Justice  /  Comment

Protest Delivered the Nineteenth Amendment

The amendment didn't “give” women the right to vote. It wasn’t a gift; it was a hard-won victory achieved after more than seventy years of suffragist agitation.

For a country that prides itself on its democracy, the United States has forced a lot of its citizens to fight for the privilege of voting. August 18th marks the centenary of the ratification of the Nineteenth Amendment to the Constitution, which declares that the right to vote “shall not be denied or abridged by the United States or by any State on account of sex.” That milestone is sometimes described as having “given” women the right to vote. It wasn’t a gift; it was a hard-won victory on the part of suffragists who’d been agitating for it for more than seventy years, on the basis of their common humanity with men.

Even in the decade before the amendment was passed, its ratification was by no means a certainty. Though women had the vote in a handful of Western states, elsewhere in the country state after state turned down women’s suffrage. The antis, who fretted that women would be irredeemably sullied by the rough-and-tumble of politics (and would push issues such as temperance and wage equality), included women as well as men.

It took a surge of inventive, audacious, confrontational protests, inspired in part by militant British suffragists, to reënergize the movement. In January, 1917, the National Women’s Party, led by the single-minded young suffragist Alice Paul, began a campaign of civil disobedience. For the first time, protesters picketed the White House. Woodrow Wilson, a Southern Democrat and patrician racist who had been reëlected President the previous year, had no interest in supporting a federal amendment granting women the vote, but tolerated the provocation for a while. After the United States entered the First World War, though, the suffragists started carrying signs comparing Wilson to the Kaiser, and his patience ran out. In June, the police began arresting the protesters en masse. Convicted of offenses such as “disorderly conduct” and “obstructing sidewalk traffic,” they were imprisoned, in harsh and filthy conditions, at the Occoquan Workhouse, in Lorton, Virginia.
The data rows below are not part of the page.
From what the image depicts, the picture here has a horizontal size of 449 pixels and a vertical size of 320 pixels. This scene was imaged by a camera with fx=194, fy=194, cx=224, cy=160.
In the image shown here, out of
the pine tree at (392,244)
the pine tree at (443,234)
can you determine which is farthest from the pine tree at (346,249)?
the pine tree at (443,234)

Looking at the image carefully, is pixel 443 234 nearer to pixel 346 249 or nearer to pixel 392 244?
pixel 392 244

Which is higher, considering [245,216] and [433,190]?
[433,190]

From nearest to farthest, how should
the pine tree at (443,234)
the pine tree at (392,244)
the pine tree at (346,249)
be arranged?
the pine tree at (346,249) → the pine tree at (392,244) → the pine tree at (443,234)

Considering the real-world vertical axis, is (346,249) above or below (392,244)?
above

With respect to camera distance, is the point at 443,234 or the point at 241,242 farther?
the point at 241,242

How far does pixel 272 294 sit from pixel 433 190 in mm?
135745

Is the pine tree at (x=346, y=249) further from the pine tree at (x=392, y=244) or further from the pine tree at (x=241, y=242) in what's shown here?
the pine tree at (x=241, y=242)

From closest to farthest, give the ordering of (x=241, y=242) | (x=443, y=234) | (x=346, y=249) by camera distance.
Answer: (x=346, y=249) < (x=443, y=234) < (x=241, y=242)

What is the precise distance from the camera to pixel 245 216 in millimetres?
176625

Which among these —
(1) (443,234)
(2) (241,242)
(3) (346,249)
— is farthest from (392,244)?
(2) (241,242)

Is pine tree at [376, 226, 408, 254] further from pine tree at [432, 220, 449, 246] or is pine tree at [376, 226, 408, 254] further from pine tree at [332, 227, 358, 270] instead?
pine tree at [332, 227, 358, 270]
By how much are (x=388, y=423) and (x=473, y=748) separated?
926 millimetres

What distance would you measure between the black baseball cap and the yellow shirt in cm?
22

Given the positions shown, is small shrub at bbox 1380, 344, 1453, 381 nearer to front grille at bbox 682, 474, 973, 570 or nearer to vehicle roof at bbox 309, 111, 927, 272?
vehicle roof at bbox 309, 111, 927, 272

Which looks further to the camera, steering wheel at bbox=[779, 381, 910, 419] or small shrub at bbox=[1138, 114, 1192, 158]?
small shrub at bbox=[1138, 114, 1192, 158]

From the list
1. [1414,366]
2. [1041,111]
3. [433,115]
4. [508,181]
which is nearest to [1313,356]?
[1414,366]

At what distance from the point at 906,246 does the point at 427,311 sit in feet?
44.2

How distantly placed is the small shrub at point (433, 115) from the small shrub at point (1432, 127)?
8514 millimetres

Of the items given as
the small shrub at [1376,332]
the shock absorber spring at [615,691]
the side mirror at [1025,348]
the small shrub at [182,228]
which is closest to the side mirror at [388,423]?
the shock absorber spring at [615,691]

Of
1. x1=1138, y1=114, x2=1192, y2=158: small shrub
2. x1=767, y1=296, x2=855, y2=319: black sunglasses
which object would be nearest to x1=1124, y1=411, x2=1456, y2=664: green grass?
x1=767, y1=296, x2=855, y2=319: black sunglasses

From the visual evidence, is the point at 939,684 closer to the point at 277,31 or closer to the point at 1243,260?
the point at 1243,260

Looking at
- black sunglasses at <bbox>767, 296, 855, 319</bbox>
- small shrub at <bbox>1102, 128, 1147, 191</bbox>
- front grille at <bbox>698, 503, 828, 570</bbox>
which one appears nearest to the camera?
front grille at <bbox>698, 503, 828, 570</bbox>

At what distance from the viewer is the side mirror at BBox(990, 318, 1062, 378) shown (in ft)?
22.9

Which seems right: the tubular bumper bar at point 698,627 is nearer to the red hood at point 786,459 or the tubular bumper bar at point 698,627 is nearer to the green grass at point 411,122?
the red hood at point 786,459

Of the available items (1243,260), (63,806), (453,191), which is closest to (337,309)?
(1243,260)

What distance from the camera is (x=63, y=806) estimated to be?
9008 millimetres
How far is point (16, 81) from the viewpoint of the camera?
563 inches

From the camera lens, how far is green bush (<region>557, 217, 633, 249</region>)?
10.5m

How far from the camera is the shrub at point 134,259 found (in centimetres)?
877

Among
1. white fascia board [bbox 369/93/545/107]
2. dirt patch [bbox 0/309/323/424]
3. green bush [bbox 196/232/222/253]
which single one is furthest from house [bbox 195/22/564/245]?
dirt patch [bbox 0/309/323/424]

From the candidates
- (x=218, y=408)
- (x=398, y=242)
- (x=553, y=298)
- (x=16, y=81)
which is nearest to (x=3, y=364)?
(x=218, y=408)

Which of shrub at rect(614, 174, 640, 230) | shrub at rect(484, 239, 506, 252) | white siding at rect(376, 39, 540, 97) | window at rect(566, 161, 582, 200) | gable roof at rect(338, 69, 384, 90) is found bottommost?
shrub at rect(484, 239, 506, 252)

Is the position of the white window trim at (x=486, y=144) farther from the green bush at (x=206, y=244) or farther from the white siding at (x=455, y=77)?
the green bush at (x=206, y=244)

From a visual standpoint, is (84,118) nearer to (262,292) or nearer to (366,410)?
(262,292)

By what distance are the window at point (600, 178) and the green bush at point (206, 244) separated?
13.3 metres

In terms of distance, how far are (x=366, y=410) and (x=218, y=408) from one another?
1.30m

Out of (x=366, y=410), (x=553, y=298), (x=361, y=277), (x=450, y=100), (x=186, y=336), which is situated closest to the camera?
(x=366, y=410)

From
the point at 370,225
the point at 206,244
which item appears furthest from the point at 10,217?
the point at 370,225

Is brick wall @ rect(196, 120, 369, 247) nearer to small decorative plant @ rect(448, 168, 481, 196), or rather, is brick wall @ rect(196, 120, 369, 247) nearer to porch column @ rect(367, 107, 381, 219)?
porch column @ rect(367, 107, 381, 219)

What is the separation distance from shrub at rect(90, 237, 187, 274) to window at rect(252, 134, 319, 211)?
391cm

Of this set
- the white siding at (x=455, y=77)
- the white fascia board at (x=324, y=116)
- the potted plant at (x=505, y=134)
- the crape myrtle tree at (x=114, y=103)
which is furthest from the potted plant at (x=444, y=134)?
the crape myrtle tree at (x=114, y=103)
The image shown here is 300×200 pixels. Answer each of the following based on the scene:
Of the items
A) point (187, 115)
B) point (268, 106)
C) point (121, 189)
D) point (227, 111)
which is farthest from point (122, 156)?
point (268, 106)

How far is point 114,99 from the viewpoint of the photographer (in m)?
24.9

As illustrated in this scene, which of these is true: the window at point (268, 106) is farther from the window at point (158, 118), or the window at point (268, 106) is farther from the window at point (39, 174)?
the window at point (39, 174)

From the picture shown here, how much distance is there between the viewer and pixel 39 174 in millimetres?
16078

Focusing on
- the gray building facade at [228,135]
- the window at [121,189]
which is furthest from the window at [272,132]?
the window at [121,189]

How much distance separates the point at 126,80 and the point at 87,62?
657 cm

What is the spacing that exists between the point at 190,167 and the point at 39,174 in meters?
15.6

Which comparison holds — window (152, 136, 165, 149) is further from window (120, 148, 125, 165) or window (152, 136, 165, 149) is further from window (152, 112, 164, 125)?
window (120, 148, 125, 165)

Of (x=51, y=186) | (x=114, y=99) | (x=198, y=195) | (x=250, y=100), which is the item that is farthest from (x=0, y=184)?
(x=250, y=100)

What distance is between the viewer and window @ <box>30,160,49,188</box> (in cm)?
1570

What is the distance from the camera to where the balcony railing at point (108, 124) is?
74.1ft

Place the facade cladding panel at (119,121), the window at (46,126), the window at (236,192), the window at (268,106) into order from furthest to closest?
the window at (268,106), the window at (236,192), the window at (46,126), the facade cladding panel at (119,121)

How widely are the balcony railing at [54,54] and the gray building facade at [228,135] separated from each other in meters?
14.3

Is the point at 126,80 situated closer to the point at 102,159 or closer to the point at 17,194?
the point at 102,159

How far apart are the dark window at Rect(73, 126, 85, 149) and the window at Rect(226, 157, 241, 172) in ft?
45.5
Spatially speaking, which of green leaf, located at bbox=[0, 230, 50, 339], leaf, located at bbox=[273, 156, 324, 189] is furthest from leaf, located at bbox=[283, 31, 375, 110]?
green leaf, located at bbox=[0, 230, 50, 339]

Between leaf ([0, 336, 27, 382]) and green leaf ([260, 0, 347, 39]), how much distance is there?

When the women were denied recognition as political prisoners, they went on hunger strike, and guards subjected them to horrific force-feedings. The more moderate suffragists continued to lobby male politicians, for the most part politely and effectively. But when Congress finally passed the Nineteenth Amendment, and the states ratified it, that victory was largely due to the new breed of suffragist who simply would not stand down. “People who had never before thought of suffrage for women had to think about it,” a jailed picketer recalled, “if only to the extent of objecting to the way in which we asked for it.”